[Requirements]
Everything from the line containing "In the picture, does" through the final line of the records must be transcribed verbatim; nothing else belongs in the result.

━━━ Entries ━━━

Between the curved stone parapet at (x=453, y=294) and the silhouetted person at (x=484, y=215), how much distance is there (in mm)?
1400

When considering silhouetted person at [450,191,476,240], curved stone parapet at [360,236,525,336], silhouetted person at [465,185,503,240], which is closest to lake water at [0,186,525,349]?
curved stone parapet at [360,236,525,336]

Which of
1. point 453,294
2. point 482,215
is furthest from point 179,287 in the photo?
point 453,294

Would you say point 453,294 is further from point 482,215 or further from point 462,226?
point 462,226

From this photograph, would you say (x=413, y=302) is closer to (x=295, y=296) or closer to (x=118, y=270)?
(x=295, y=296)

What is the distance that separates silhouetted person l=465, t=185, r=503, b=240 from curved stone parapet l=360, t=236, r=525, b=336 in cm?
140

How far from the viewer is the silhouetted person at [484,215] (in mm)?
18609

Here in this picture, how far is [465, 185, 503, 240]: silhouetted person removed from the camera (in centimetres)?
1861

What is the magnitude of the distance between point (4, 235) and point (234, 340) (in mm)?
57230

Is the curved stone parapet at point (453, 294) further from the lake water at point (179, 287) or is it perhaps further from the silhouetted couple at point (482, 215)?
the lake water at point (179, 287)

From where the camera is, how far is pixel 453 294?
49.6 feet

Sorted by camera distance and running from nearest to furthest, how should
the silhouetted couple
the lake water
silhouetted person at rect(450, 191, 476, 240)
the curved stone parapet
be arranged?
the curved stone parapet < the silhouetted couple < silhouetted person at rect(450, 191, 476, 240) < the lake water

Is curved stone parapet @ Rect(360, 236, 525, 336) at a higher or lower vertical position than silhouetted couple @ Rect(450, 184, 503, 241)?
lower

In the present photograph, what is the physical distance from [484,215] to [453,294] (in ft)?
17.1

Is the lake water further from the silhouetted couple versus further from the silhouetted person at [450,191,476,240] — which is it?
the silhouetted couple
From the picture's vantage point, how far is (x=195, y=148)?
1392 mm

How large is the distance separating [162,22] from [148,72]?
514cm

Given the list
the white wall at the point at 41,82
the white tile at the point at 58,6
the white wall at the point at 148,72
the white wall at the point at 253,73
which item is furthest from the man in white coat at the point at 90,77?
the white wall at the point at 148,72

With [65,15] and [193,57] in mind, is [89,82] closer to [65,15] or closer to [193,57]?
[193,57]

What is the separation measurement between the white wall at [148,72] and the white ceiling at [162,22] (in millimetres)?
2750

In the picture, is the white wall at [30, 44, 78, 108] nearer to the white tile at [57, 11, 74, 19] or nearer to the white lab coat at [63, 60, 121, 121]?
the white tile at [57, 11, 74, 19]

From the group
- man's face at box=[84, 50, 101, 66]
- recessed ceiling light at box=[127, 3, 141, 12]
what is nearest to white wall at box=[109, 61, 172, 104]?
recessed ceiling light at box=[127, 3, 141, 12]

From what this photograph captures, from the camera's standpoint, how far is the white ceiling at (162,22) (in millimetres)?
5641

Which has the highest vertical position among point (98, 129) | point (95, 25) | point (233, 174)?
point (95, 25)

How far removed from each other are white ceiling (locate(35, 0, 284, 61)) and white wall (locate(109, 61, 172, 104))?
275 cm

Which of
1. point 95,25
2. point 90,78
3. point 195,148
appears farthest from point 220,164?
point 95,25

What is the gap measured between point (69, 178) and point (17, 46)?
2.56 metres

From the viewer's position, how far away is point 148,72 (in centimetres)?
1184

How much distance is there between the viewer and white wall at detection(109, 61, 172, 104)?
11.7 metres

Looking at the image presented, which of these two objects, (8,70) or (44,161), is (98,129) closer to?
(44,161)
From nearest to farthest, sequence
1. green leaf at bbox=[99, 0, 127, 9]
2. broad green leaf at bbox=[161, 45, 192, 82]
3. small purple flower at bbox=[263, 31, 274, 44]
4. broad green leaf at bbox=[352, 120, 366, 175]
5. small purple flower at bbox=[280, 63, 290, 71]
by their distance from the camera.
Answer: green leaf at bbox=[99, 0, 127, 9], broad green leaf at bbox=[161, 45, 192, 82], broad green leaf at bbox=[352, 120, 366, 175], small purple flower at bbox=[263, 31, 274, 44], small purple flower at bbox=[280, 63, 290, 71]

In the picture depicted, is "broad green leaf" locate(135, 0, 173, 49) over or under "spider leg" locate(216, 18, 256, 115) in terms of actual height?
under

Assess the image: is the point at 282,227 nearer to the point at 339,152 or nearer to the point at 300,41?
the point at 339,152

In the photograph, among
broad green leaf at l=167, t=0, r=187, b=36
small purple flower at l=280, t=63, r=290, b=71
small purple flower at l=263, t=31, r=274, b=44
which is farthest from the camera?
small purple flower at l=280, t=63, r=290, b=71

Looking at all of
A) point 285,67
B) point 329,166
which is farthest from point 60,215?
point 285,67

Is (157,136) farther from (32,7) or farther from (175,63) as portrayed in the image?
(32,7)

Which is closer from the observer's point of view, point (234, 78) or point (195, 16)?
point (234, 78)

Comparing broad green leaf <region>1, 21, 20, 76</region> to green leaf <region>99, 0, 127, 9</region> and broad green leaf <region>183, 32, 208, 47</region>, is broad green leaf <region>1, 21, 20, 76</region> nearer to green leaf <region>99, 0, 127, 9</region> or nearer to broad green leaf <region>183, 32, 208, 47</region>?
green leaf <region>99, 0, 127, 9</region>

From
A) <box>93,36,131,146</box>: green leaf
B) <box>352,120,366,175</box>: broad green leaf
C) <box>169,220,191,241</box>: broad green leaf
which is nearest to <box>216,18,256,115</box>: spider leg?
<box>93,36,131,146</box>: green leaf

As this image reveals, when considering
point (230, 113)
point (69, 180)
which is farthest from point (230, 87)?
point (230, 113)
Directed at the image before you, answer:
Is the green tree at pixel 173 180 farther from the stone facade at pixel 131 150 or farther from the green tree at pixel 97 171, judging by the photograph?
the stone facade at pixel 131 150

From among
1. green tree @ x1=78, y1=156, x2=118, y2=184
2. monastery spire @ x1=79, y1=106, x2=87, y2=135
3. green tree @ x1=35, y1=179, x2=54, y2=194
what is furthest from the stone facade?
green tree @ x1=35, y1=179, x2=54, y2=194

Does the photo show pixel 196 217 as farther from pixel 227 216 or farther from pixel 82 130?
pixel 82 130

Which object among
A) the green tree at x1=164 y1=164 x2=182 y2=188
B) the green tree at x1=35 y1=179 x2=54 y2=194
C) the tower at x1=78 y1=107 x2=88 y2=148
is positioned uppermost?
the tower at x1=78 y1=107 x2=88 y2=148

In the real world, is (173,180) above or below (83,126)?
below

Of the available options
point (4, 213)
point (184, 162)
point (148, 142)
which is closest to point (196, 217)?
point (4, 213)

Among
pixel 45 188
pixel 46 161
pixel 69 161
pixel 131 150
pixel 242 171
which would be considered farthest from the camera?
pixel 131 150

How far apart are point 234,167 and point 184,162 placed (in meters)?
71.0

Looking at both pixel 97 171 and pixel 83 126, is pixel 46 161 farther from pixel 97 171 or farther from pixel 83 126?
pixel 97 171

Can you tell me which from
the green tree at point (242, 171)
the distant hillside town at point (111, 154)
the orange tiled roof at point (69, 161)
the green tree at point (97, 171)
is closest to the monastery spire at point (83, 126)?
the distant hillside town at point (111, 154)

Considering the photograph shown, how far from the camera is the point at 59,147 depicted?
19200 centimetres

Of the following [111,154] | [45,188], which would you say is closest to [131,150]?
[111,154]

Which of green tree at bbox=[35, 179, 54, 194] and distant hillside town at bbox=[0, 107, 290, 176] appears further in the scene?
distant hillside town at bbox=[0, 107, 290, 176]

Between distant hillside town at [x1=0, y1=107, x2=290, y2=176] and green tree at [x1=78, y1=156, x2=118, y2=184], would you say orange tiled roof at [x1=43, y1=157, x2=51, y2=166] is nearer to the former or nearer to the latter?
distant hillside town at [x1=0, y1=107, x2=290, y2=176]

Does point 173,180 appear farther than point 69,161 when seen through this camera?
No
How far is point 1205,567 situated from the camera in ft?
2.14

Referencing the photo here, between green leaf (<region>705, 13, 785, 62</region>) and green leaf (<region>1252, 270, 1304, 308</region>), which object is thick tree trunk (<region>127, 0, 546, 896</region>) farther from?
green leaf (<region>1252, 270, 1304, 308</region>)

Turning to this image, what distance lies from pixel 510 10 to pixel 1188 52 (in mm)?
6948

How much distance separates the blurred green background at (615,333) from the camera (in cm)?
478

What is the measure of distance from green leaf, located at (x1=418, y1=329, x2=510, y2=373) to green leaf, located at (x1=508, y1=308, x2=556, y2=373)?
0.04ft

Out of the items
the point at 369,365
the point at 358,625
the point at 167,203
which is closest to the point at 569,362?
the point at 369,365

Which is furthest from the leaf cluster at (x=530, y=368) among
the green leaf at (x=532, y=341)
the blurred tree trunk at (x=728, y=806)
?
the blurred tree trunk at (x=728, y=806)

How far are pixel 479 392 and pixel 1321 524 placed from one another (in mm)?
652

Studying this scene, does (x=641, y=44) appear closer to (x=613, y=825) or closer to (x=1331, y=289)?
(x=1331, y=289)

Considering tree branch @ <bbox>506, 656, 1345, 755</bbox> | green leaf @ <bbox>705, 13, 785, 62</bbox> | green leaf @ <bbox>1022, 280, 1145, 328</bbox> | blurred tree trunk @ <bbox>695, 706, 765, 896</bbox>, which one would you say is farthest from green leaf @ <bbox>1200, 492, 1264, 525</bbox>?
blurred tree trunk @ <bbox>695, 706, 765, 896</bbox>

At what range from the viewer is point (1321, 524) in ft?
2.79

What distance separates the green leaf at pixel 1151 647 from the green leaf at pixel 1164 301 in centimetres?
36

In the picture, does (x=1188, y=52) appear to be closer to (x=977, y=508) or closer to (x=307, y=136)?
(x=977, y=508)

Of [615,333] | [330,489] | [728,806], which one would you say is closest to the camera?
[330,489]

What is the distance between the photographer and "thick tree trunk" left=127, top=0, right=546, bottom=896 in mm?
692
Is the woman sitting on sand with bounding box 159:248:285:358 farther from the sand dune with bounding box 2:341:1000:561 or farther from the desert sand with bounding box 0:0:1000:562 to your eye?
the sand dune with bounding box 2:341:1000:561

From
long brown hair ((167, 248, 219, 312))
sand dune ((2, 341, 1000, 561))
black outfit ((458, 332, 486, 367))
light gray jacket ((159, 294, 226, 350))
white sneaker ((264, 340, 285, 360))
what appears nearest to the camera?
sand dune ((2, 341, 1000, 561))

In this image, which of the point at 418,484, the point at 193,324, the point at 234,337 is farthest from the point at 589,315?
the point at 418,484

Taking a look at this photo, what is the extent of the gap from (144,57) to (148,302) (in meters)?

━━━

[Response below]
In the picture, does (x=1188, y=52) appear to be closer to (x=977, y=508) or closer to (x=307, y=136)?
(x=977, y=508)

Of [615,333] | [330,489] | [728,806], which one would you say is closest to the camera?
[330,489]

What is the distance between the photographer and "thick tree trunk" left=127, top=0, right=546, bottom=896 in mm?
692
Is the woman sitting on sand with bounding box 159:248:285:358 farther from the sand dune with bounding box 2:341:1000:561 or farther from the desert sand with bounding box 0:0:1000:562 to your eye?
the sand dune with bounding box 2:341:1000:561

From
long brown hair ((167, 248, 219, 312))
sand dune ((2, 341, 1000, 561))
black outfit ((458, 332, 486, 367))
light gray jacket ((159, 294, 226, 350))
white sneaker ((264, 340, 285, 360))
what appears nearest to the camera?
sand dune ((2, 341, 1000, 561))

In this image, which of the point at 418,484, the point at 193,324, the point at 234,337 is farthest from the point at 589,315?
the point at 418,484

Taking a look at this photo, what is the extent of the gap from (144,57) to (148,302) (in meters)?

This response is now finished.